Die Grundsteuer gehört zu den wichtigsten Einnahmequellen der Gemeinden, doch ihr Berechnungsverfahren ist völlig veraltet. Deswegen hält es der Bundesfinanzhof für nicht mehr verfassungsgemäß, und dem Bundesverfassungsgericht liegen mehrere Beschwerden vor. Am 16. Januar begann das oberste deutsche Gericht über die Grundsteuer zu verhandeln, bis zur Entscheidung soll es noch mehrere Monate dauern.

"Fast Jedem ist klar, dass die veraltete Berechnungsgrundlage nicht mehr den aktuellen Gegebenheiten entspricht", sagt Jan Trost, Bürgermeister von Marbach am Neckar, zum bevorstehenden Grundsatzurteil des Verfassungsgerichts. Auch in der Schillerstadt mit rund 15 000 Einwohnern rangiert die Grundsteuer bei den kommunalen Einnahmen weit vorne. Nach der Gewerbesteuer mit jährlich 5,5 Millionen Euro an erster Stelle folgt die Grundsteuer B – das ist die Steuer auf Bauland und bebautes Land – mit 2,4 Millionen, während die Grundsteuer A auf landwirtschaftliche Flächen nur 58 000 Euro erbringt.
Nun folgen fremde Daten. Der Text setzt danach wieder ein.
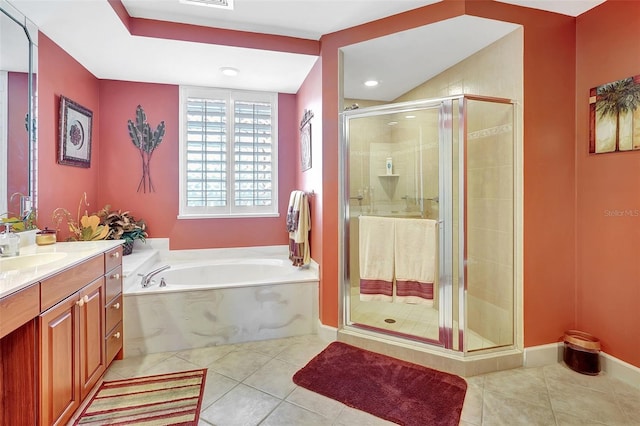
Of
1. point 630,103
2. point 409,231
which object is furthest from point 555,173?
point 409,231

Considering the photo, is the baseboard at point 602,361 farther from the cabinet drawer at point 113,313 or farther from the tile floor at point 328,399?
the cabinet drawer at point 113,313

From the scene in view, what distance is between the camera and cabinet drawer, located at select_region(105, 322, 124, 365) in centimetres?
199

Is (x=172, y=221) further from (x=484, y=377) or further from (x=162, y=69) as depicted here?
(x=484, y=377)

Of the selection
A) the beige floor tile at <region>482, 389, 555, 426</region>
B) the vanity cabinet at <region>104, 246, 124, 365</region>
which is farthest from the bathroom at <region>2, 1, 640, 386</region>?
the vanity cabinet at <region>104, 246, 124, 365</region>

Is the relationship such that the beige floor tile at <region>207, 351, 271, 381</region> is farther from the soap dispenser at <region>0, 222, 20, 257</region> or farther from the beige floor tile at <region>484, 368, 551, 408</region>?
the beige floor tile at <region>484, 368, 551, 408</region>

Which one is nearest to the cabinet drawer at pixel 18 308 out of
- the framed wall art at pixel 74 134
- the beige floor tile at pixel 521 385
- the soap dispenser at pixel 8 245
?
the soap dispenser at pixel 8 245

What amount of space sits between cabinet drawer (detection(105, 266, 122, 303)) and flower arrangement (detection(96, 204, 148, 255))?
856mm

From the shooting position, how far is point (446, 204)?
2186 mm

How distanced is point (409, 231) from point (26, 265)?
2.41 m

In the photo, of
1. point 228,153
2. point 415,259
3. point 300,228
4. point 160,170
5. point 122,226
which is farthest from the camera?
point 228,153

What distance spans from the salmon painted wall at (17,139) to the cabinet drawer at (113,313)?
0.81 m

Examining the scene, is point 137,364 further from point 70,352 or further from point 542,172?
point 542,172

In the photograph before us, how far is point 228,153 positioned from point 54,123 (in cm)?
145

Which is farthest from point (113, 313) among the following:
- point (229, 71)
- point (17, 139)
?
point (229, 71)
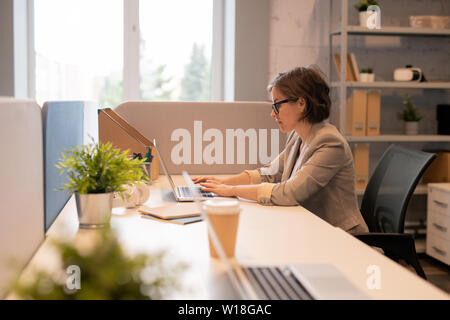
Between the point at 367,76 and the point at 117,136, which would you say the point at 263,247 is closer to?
the point at 117,136

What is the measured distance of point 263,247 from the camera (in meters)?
1.15

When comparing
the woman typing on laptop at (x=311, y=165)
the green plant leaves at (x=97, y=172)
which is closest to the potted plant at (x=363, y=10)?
the woman typing on laptop at (x=311, y=165)

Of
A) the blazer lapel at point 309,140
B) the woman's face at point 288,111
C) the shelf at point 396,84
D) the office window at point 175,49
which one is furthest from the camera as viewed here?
the office window at point 175,49

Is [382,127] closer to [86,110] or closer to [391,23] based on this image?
[391,23]

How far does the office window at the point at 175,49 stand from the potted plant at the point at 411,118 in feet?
4.66

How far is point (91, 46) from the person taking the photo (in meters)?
3.66

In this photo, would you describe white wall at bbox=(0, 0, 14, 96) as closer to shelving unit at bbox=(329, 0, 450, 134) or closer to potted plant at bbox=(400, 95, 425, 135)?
shelving unit at bbox=(329, 0, 450, 134)

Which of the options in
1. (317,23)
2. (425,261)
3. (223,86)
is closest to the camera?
(425,261)

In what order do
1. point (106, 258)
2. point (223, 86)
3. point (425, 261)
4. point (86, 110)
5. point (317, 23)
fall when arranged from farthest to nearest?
point (223, 86)
point (317, 23)
point (425, 261)
point (86, 110)
point (106, 258)

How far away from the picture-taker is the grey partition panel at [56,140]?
140cm

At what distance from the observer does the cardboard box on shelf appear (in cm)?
336

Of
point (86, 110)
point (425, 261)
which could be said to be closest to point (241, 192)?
point (86, 110)

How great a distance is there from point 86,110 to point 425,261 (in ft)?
7.83

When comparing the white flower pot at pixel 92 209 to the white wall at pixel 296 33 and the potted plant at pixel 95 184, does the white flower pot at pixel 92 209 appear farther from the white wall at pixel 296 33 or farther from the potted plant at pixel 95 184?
the white wall at pixel 296 33
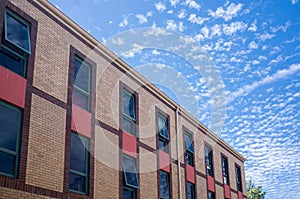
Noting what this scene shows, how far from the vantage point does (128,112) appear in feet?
50.8

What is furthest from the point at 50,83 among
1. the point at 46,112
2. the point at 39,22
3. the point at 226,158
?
the point at 226,158

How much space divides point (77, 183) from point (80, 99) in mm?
2690

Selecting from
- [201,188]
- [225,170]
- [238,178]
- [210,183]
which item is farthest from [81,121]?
[238,178]

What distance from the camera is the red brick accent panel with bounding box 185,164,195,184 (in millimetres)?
19216

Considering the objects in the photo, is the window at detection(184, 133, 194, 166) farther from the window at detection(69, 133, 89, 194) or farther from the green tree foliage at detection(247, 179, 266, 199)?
the green tree foliage at detection(247, 179, 266, 199)

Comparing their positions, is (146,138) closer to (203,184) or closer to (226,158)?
(203,184)

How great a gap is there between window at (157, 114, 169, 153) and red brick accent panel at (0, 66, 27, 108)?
842cm

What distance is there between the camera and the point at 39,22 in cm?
1149

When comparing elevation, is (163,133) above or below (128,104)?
below

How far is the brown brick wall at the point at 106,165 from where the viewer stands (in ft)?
41.4

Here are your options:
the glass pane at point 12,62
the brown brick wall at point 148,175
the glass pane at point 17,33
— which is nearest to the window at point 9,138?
the glass pane at point 12,62

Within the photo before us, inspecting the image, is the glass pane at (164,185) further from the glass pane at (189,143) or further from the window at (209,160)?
the window at (209,160)

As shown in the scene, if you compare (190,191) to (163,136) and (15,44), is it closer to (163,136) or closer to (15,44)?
(163,136)

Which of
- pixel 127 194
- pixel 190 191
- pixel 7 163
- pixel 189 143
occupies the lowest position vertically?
pixel 127 194
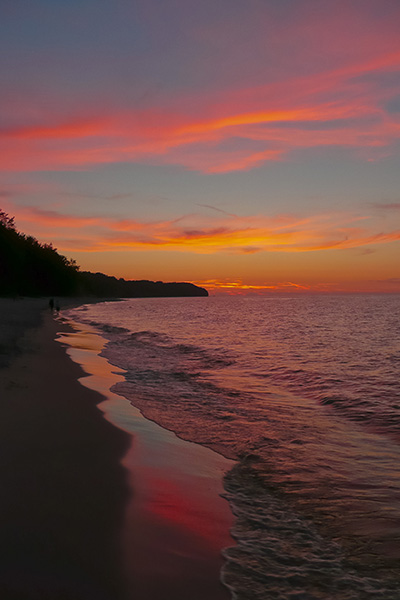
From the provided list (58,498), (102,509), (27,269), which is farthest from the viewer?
(27,269)

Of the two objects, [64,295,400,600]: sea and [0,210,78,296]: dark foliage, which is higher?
[0,210,78,296]: dark foliage

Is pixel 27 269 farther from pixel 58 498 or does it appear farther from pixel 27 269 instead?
pixel 58 498

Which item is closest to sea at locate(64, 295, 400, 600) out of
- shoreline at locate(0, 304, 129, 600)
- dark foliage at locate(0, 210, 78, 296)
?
shoreline at locate(0, 304, 129, 600)

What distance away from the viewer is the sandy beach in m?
3.98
Der Stein des verfassungsgerichtlichen Anstosses ist dabei die Grundsteuer B: Sie bemisst sich nach einem von der Steuerverwaltung festgelegten Einheitswert, multipliziert mit einer Steuermesszahl nach Art der Bebauung und dem von den Gemeinden festgelegten Hebesatz. In den westlichen Bundesländern basieren die Einheitswerte auf Erhebungen aus dem Jahr 1964. Sie hätten eigentlich alle sechs Jahre aktualisiert werden sollten, worauf dann allerdings verzichtet wurde. Eben deshalb sind sie nun wohl nicht mehr verfassungskonform.

"Es gab einen Aufruf an alle Bürgermeister", erzählt Trost, der sich gemeinsam mit dem gesamten Marbacher Gemeinderat der Initiative "Grundsteuer: Zeitgemäß!" angeschlossen hat, "ebenso Stimmen aus dem Gemeinderat, die darauf gedrängt haben." Die Initiative setzt sich für eine reine Bodenwertsteuer ein, die nur den Grundbesitz besteuert, während die bisherige Grundsteuer auch die Bebauung der Grundstücke belastet.
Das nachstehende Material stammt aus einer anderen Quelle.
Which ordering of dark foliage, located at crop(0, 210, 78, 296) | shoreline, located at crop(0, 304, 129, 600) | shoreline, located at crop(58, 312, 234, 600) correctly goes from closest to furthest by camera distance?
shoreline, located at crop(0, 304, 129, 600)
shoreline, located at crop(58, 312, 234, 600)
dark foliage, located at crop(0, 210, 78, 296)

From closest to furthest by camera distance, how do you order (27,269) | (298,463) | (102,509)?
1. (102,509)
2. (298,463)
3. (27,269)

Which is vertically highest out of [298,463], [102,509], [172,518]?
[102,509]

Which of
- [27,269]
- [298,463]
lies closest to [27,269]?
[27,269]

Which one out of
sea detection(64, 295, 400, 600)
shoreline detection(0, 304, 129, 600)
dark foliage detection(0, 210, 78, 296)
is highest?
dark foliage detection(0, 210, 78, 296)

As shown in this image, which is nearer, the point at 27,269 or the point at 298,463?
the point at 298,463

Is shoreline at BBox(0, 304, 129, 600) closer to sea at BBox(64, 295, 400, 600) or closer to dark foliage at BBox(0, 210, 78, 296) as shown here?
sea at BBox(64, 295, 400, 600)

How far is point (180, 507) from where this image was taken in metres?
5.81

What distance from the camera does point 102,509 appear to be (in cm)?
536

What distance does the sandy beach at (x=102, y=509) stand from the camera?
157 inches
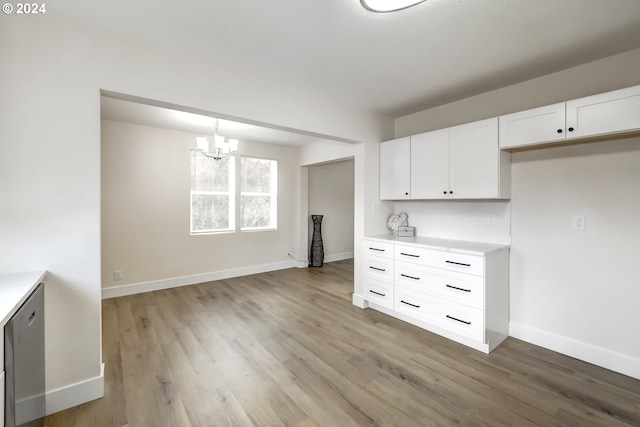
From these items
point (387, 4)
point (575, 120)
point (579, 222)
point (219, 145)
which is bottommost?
point (579, 222)

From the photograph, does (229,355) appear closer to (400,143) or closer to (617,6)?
(400,143)

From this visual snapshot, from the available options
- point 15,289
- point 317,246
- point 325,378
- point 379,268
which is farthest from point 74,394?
point 317,246

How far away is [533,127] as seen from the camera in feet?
7.97

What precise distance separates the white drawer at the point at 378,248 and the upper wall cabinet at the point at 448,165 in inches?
25.1

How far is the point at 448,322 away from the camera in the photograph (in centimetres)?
277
Komplizierte Verfahren zur Wertermittlung würden entfallen

Ein Argument für die reine Bodenwertsteuer ist für Trost, dass sie wesentlich einfacher zu handhaben wäre. Die Bodenrichtwerte müssen nicht eigens ermittelt werden, sie werden ohnehin alle zwei Jahre von Gutachterausschüssen neu festgelegt, auf der Grundlage der Grundstücksverkäufe der letzten zwölf Monate. Multipliziert mit dem Hebesatz, ergibt sich die Steuer. Ein kompliziertes Verfahren zur Bewertung der Gebäude würde entfallen.

Trost kennt das Problem: ein Bau ist generalsaniert, bei einem anderen wurde nur das Dachgeschoss ausgebaut. Wer soll auf welche Weise jeweils den Wert ermitteln? Zu akzeptablen Lösungen zu gelangen, würde einen hohen Personal – und Zeitaufwand erfordern. Und die Zeit ist knapp: Lehnt das Verfassungsgericht, wie zu erwarten, die bestehende Grundsteuer ab, haben die Gesetzgeber voraussichtlich zwei bis drei Jahre Zeit. Ist dann keine Lösung gefunden, wird die Grundsteuer ausgesetzt – schön für den Steuerzahler, weniger für die Finanzlage der Kommunen, die dann ihren Aufgaben mangels Einnahmen nur noch in beschränktem Umfang nachkommen können.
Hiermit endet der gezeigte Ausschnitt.